Ein Team von Wissenschaftlern der Justus-Liebig-Universität Gießen hat eine vielversprechende neue Therapieoption für die idiopathische Lungenfibrose (IPF) entdeckt. Diese Erkrankung gehört zu den fibrosierenden Lungenerkrankungen, die sich durch eine schleichende Vernarbung des Lungengewebes auszeichnen und oft zu schwerwiegenden Atemproblemen führen. IPF ist besonders besorgniserregend, da sie schnell voranschreitet und die Lebensqualität der Betroffenen erheblich einschränkt.
Die Symptome der IPF zeigen sich zunächst durch Atemnot bei körperlicher Anstrengung und einen trockenen Husten. Im Verlauf der Krankheit kommt es zu einer drastischen Einschränkung der körperlichen Leistungsfähigkeit, sodass die Patienten selbst alltägliche Aktivitäten nur noch eingeschränkt ausführen können. Die Erkrankung führt häufig zu akuten Verschlechterungen, die eine stationäre Behandlung erforderlich machen, und viele Patienten versterben letztendlich an den Folgen der Lungenvernarbung.

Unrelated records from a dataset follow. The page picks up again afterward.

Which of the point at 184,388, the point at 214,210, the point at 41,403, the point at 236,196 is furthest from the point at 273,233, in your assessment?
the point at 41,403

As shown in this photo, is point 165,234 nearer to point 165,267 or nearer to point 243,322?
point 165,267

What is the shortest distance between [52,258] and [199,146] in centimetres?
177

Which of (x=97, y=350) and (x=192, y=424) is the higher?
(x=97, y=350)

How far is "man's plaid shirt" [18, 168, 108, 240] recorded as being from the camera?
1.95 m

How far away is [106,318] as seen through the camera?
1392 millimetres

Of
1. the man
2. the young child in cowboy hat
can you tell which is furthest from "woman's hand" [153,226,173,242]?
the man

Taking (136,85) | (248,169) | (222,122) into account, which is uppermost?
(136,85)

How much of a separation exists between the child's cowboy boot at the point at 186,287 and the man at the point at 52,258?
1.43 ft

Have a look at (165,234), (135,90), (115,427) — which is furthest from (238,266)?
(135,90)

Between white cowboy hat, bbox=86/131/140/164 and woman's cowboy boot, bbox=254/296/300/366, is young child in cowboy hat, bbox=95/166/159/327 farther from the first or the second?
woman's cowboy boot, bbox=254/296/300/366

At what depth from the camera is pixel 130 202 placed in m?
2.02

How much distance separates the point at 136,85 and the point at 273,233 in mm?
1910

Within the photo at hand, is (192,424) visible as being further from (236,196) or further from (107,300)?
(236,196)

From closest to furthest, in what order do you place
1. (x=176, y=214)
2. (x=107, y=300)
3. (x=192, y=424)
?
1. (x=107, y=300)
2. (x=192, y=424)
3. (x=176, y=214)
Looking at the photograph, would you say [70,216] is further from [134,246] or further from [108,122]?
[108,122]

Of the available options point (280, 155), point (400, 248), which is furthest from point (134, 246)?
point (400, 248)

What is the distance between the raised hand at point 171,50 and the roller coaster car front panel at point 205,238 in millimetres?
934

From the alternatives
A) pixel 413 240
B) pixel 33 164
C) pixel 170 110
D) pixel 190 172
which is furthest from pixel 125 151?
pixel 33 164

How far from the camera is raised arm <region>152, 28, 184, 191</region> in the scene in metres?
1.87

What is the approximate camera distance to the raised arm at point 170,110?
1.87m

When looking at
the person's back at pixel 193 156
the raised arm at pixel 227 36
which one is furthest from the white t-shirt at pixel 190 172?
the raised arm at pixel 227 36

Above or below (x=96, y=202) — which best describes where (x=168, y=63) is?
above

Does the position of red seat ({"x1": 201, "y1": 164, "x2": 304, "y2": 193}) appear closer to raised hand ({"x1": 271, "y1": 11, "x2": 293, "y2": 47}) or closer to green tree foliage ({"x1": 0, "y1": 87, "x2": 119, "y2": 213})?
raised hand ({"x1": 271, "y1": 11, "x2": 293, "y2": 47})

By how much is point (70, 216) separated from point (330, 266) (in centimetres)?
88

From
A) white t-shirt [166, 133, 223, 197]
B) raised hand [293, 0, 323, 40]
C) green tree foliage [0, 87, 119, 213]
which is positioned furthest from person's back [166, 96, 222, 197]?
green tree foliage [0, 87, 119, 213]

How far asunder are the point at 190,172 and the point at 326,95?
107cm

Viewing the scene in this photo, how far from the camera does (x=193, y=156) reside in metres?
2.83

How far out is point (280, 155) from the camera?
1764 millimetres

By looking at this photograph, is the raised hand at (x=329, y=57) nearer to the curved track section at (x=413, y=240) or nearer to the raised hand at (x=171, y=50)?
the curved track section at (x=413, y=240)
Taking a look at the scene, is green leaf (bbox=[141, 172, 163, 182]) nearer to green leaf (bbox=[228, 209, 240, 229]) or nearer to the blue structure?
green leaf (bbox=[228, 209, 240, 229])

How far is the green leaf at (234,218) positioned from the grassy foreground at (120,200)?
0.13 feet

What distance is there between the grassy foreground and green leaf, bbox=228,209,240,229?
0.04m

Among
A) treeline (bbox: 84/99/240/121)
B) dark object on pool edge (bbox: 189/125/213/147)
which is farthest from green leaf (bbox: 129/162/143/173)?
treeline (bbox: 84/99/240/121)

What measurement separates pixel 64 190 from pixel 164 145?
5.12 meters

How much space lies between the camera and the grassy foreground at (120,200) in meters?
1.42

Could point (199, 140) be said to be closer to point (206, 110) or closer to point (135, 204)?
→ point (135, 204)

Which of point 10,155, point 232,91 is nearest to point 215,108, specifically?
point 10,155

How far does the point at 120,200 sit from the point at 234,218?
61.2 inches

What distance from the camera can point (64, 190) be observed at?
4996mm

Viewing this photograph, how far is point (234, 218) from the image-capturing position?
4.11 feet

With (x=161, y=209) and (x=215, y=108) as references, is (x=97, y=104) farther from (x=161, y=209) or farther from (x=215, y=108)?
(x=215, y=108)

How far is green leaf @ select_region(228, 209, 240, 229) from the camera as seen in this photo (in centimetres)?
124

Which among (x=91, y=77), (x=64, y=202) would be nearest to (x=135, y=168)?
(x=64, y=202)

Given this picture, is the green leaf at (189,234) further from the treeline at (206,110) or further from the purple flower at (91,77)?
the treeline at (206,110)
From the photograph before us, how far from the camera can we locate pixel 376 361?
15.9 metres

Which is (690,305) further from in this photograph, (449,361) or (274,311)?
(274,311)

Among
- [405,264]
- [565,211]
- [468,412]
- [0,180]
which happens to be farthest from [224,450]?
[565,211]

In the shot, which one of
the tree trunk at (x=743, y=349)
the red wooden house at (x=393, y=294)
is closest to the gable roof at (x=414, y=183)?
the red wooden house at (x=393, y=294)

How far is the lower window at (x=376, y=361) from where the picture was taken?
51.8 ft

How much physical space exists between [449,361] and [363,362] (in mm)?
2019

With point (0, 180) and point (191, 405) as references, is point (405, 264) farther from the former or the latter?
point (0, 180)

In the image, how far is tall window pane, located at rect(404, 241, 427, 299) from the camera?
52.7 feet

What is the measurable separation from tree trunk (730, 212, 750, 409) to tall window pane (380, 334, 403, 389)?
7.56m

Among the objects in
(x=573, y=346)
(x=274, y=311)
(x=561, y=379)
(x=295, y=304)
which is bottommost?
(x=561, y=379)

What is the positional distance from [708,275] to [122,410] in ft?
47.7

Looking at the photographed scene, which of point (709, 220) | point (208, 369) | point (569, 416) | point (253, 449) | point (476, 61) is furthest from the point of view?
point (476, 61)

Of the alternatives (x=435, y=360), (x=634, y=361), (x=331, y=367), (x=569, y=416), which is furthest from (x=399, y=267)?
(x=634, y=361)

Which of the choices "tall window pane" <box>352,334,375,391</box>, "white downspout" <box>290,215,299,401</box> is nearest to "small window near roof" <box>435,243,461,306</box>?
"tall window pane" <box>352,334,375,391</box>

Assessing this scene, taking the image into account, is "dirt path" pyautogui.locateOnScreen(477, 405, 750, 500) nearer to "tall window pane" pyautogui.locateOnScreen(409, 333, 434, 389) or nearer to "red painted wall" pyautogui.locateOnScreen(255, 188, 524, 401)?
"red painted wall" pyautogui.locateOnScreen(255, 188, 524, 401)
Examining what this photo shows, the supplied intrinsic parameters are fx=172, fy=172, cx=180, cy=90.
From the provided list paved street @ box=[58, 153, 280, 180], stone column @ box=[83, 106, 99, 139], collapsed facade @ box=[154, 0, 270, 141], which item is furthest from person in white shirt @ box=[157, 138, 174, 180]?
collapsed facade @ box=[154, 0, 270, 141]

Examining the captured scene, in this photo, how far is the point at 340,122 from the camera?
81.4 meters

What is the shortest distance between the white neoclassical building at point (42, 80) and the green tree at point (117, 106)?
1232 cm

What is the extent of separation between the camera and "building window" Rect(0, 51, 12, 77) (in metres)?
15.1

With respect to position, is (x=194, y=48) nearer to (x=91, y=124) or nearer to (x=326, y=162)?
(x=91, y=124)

Die Ursachen der IPF sind komplex und noch nicht vollständig verstanden. Wissenschaftler vermuten, dass genetische Prädispositionen in Kombination mit schädlichen Umwelteinflüssen eine Rolle spielen. Besonders im Fokus der aktuellen Forschung steht ein RNA-bindendes Protein namens Fused in Sarcoma (FUS), dessen übermäßige Expression in den Zellen von IPF-Patienten festgestellt wurde. Eine Studie, die in der renommierten Fachzeitschrift „Nature“ veröffentlicht wurde, beleuchtet die Rolle von FUS in der Pathogenese der IPF und zeigt, wie dessen Regulation zu einer neuen Therapieoption führen könnte.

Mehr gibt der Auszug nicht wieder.